Data excerpts:
━━━━━━━━━━━━━━━━━━━━━━━━━━━━━━

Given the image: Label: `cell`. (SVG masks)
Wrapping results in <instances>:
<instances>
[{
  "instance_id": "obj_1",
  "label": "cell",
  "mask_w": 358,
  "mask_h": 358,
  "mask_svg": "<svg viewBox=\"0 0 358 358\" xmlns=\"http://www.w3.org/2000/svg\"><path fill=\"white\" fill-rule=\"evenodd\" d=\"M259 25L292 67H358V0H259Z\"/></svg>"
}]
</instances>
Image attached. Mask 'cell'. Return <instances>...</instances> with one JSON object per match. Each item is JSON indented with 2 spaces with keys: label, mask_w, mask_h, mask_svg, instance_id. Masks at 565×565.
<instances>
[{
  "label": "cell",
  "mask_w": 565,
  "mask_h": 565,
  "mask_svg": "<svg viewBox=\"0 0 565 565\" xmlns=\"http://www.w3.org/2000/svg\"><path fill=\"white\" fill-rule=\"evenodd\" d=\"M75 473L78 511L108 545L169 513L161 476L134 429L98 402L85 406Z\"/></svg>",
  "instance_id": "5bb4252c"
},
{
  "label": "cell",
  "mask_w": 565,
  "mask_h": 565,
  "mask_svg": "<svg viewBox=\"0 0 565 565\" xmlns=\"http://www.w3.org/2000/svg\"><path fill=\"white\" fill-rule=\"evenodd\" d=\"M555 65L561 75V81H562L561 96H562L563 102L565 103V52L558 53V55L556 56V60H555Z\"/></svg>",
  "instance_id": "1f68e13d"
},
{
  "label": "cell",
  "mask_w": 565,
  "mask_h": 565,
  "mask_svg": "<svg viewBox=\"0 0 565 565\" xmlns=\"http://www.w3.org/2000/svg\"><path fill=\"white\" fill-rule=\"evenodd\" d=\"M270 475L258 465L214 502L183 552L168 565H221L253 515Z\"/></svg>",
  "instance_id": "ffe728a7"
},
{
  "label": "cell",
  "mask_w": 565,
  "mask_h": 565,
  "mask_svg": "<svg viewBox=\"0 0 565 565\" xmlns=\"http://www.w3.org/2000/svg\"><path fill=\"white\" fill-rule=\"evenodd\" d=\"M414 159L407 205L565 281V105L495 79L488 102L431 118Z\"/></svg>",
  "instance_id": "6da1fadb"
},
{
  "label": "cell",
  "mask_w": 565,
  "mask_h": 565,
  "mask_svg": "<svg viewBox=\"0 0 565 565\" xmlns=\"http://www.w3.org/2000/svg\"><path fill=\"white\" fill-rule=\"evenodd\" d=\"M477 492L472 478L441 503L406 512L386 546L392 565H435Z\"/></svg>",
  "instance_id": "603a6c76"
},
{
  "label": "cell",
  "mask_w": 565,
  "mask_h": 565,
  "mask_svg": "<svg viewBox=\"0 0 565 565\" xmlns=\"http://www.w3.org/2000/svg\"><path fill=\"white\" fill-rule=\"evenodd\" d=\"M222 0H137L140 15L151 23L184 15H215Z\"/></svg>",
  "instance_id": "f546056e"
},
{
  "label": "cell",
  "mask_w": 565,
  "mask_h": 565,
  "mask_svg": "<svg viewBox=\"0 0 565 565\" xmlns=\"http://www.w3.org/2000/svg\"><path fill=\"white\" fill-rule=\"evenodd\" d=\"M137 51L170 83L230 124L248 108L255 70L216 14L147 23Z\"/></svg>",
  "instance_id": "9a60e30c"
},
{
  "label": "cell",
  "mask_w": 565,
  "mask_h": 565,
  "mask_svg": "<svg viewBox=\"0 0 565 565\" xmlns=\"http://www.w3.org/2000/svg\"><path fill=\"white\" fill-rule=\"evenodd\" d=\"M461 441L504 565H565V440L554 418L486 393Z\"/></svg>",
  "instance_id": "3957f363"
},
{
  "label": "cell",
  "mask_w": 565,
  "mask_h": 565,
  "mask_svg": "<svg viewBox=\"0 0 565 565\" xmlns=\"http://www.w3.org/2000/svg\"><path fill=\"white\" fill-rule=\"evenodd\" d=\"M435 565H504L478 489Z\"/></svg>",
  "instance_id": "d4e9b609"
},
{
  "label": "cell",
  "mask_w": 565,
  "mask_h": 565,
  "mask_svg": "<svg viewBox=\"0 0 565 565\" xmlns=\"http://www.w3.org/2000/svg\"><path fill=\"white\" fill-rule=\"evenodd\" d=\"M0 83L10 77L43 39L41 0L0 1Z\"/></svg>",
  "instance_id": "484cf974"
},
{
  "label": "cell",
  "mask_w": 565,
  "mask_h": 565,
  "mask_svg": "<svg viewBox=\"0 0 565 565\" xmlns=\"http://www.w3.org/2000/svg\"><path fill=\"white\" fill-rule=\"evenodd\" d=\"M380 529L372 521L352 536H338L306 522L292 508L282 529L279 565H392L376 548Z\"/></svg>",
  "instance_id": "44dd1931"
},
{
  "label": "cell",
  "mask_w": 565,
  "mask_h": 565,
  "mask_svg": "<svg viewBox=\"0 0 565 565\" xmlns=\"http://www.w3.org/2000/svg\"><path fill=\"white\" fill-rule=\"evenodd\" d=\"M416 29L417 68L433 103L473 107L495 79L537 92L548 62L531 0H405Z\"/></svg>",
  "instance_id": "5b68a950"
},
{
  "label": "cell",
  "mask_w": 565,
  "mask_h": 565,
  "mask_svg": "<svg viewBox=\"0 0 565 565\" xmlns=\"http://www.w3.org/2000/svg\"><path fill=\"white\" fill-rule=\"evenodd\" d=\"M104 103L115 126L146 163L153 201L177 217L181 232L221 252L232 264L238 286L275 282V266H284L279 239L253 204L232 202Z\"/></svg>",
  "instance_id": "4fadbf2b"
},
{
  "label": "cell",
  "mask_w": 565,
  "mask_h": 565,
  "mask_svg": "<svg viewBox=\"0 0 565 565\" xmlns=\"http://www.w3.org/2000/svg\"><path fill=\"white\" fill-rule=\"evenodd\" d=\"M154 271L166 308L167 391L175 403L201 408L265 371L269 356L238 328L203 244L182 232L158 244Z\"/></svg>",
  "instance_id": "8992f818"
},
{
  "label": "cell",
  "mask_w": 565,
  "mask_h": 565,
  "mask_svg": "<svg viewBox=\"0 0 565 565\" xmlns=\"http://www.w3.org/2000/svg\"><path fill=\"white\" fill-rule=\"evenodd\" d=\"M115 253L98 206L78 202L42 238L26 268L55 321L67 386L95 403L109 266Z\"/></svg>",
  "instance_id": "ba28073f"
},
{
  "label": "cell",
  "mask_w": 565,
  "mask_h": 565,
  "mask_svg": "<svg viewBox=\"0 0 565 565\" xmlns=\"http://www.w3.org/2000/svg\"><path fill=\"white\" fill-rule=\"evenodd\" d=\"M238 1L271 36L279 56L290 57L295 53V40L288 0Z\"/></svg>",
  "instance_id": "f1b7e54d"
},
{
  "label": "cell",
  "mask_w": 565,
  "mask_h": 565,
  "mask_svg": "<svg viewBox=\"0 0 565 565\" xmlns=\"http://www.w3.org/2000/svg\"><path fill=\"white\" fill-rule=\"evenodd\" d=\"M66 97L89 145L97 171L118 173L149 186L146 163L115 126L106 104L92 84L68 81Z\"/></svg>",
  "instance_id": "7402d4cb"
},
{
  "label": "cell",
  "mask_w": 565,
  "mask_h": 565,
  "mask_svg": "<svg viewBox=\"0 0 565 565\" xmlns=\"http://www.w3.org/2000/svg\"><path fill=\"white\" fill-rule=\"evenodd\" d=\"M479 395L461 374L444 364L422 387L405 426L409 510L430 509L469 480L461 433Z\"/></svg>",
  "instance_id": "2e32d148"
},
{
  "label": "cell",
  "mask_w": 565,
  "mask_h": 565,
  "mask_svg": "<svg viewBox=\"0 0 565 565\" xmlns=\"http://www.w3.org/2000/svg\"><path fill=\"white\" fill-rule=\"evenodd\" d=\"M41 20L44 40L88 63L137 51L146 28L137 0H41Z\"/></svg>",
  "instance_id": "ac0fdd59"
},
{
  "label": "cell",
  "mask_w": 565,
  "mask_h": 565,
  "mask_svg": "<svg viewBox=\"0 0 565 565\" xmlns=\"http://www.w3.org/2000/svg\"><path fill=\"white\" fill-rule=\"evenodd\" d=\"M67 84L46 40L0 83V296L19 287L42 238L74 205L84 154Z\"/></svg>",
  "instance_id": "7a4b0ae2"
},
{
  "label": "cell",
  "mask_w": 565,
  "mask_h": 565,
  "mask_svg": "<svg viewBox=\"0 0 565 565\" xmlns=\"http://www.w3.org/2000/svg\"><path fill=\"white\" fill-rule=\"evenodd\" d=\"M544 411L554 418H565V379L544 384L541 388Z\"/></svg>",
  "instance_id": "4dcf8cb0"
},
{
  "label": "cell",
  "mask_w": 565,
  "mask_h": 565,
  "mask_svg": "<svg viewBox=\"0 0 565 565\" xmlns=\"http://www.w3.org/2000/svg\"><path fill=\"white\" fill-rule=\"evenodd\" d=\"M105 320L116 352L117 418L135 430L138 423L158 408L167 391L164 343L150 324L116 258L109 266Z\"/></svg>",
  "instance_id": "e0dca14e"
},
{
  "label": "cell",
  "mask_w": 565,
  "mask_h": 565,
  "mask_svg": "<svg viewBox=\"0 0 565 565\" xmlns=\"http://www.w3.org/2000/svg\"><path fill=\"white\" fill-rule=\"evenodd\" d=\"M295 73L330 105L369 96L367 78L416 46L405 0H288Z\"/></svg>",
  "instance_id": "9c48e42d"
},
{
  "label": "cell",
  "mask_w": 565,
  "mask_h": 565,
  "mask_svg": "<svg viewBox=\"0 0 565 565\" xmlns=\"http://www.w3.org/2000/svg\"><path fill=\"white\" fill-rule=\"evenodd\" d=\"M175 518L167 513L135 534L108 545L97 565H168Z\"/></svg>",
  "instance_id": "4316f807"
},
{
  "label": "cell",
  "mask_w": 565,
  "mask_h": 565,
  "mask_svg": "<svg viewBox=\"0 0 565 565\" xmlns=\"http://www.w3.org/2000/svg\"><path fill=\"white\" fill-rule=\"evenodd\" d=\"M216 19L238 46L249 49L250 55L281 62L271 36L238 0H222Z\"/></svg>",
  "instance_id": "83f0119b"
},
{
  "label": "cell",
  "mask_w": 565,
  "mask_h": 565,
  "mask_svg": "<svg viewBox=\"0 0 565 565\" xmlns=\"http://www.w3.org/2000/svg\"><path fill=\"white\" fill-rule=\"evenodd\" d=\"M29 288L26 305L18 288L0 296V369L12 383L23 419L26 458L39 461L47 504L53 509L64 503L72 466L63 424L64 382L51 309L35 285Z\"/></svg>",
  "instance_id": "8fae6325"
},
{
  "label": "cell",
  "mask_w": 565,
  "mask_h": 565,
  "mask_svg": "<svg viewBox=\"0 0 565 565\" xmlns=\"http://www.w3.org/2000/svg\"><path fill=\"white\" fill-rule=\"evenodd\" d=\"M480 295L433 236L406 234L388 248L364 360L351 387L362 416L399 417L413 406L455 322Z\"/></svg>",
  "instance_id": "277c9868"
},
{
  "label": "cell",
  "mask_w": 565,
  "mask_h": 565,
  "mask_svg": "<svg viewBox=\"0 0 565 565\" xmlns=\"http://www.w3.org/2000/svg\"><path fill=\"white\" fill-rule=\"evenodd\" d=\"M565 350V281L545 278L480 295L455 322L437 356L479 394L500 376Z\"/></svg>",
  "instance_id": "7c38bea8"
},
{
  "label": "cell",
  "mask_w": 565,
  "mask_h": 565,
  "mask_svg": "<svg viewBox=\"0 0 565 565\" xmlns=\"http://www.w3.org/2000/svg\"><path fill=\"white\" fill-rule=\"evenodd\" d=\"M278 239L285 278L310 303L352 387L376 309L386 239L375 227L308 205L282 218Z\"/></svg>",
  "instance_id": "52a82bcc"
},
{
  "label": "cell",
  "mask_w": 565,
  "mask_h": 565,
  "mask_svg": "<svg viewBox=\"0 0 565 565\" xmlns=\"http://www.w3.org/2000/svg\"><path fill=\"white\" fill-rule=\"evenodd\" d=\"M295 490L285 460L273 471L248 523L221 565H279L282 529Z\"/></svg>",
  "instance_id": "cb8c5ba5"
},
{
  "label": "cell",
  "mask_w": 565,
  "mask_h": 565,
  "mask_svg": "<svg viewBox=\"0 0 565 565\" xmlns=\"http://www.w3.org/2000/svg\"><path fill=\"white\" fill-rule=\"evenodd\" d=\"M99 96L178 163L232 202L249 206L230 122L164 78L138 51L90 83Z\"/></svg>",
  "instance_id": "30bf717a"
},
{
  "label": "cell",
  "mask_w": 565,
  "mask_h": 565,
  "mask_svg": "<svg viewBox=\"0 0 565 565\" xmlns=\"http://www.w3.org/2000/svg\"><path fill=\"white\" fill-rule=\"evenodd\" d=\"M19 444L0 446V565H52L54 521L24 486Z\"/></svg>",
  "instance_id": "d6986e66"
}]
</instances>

━━━━━━━━━━━━━━━━━━━━━━━━━━━━━━

■ What is needed:
Extract the material verbatim, from its first line up to and including the line with "473L78 511L108 545L169".

■ The reply:
Given the image: Label: `cell`. (SVG masks)
Wrapping results in <instances>:
<instances>
[{
  "instance_id": "obj_1",
  "label": "cell",
  "mask_w": 358,
  "mask_h": 358,
  "mask_svg": "<svg viewBox=\"0 0 358 358\" xmlns=\"http://www.w3.org/2000/svg\"><path fill=\"white\" fill-rule=\"evenodd\" d=\"M259 25L292 67H358V0H259Z\"/></svg>"
}]
</instances>
Image attached. Mask 'cell'. Return <instances>...</instances> with one JSON object per match. Each item is JSON indented with 2 spaces with keys: label, mask_w, mask_h, mask_svg, instance_id. Masks at 565×565.
<instances>
[{
  "label": "cell",
  "mask_w": 565,
  "mask_h": 565,
  "mask_svg": "<svg viewBox=\"0 0 565 565\" xmlns=\"http://www.w3.org/2000/svg\"><path fill=\"white\" fill-rule=\"evenodd\" d=\"M75 473L78 511L108 545L169 513L161 476L134 429L98 402L85 406Z\"/></svg>",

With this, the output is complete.